Même grief avec le forum mondial sur les surcapacités dans l'acier, un groupe de négociation piloté par l'OCDE : " En un an et demi, il y a eu sept réunions et aucun résultat décisif. " D'ailleurs, " c'est tout le problème avec le libre-échange, les gens en parlent beaucoup mais sans vraiment le pratiquer. Aux Etats-Unis, nous avons un sentiment d'urgence ".

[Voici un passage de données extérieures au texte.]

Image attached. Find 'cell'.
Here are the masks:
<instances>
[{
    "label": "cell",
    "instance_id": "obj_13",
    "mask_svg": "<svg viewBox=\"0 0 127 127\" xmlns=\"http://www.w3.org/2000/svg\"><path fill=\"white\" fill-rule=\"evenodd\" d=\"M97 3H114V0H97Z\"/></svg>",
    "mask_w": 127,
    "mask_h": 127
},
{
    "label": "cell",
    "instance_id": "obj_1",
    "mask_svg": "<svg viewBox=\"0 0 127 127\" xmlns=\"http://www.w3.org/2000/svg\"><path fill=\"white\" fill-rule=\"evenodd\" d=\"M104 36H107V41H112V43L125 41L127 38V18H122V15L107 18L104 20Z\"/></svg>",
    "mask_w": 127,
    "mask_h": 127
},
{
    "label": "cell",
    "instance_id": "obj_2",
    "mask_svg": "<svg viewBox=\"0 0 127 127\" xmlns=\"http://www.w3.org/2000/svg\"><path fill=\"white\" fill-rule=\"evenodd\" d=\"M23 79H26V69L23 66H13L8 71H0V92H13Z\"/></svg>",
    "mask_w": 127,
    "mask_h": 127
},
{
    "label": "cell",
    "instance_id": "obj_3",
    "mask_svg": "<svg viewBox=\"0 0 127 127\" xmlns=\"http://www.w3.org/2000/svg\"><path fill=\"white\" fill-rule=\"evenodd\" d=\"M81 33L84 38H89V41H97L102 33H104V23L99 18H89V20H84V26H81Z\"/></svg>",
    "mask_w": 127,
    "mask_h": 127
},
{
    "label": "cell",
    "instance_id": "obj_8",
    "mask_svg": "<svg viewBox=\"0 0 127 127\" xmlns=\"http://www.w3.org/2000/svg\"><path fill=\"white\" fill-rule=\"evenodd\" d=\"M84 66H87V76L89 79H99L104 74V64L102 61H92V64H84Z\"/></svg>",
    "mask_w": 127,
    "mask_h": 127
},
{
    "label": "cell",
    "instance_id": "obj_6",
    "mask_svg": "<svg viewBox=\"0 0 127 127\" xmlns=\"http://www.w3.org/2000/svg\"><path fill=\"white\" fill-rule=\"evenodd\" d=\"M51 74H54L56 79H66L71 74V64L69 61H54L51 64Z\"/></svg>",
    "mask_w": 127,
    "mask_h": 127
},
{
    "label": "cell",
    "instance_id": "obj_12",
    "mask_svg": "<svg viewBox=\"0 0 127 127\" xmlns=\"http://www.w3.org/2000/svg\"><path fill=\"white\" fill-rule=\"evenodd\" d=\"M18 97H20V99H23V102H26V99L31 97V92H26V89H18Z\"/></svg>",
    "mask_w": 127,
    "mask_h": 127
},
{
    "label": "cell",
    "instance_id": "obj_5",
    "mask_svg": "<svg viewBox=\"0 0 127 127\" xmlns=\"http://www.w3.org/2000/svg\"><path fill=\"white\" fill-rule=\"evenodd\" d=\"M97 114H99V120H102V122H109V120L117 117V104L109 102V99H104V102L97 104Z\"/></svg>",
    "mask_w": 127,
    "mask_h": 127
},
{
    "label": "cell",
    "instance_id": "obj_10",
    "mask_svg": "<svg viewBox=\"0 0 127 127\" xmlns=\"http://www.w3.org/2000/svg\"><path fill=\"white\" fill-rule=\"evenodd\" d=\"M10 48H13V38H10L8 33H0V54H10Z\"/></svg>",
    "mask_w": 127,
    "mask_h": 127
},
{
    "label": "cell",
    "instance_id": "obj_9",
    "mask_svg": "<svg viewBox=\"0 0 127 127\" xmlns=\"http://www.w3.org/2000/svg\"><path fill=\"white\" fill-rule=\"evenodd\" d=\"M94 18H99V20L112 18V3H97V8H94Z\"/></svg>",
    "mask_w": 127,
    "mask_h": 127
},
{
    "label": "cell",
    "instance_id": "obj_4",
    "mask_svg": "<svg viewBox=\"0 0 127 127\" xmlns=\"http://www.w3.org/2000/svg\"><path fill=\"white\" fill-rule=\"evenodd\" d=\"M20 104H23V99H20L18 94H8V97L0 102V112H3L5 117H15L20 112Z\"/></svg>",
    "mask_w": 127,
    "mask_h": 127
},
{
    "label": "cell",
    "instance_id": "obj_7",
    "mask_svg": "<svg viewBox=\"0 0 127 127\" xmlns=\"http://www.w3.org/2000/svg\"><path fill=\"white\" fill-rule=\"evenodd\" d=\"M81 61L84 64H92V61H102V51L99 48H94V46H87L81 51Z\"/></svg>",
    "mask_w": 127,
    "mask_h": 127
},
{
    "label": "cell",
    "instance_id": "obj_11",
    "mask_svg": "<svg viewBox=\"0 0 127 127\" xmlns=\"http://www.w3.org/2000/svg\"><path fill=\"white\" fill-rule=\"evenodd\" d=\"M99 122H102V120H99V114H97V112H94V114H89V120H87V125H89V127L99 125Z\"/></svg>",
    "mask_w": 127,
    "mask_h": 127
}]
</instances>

Intervenant dans un panel abstraitement intitulé " les visages des échanges ", il a d'emblée justifié l'offensive protectionniste de Washington. " Tout pays a l'obligation de protéger ses citoyens et ses moyens de subsistance. C'est peut-être un point de vue populiste mais il nous tient à cœur ", a lancé ce milliardaire ayant fait fortune en rachetant et restructurant des entreprises industrielles en difficulté.
Quant à la querelle sur l'acier et l'aluminium qui braque les Européens, M.  Ross a feint l'étonnement. L'UE refuse de négocier sous la menace de taxes alors que la Chine, dans la même situation, accepte de poursuivre les discussions, a-t-il fait remarquer benoîtement. Bruxelles rangée dans le même sac que Pékin par son allié transatlantique : voilà qui est un peu fort pour les Européens. " Faut-il vous rappeler que nous n'avons pas les mêmes pratiques commerciales que la Chine ", a répliqué Sigrid Kaag, ministre du commerce extérieur des Pays-Bas.
Le gouffre est béant. Y compris sur le diagnostic des risques économiques qu'une telle stratégie de repli fait courir au pays qui la choisit. " Les derniers qui ont mené des guerres commerciales bilatérales, parfois les mêmes, ont vu les prix augmenter et le chômage monter ", a prévenu M. Macron.
" Le ciel ne va pas tomber sur la tête des Etats-Unis parce que des tarifs seront ajoutés, assénait M. Ross, quelques heures plus tôt. Je n'ai entendu parler d'aucune usine automobile ou de boîtes de conserve qui puisse fermer, c'est ridicule. " Symbole de ces tensions, les Etats-Unis ont bloqué la rédaction d'un communiqué final, commun aux 35  membres de l'OCDE, faute de trouver un terrain d'entente sur les enjeux du libre-échange et du changement climatique.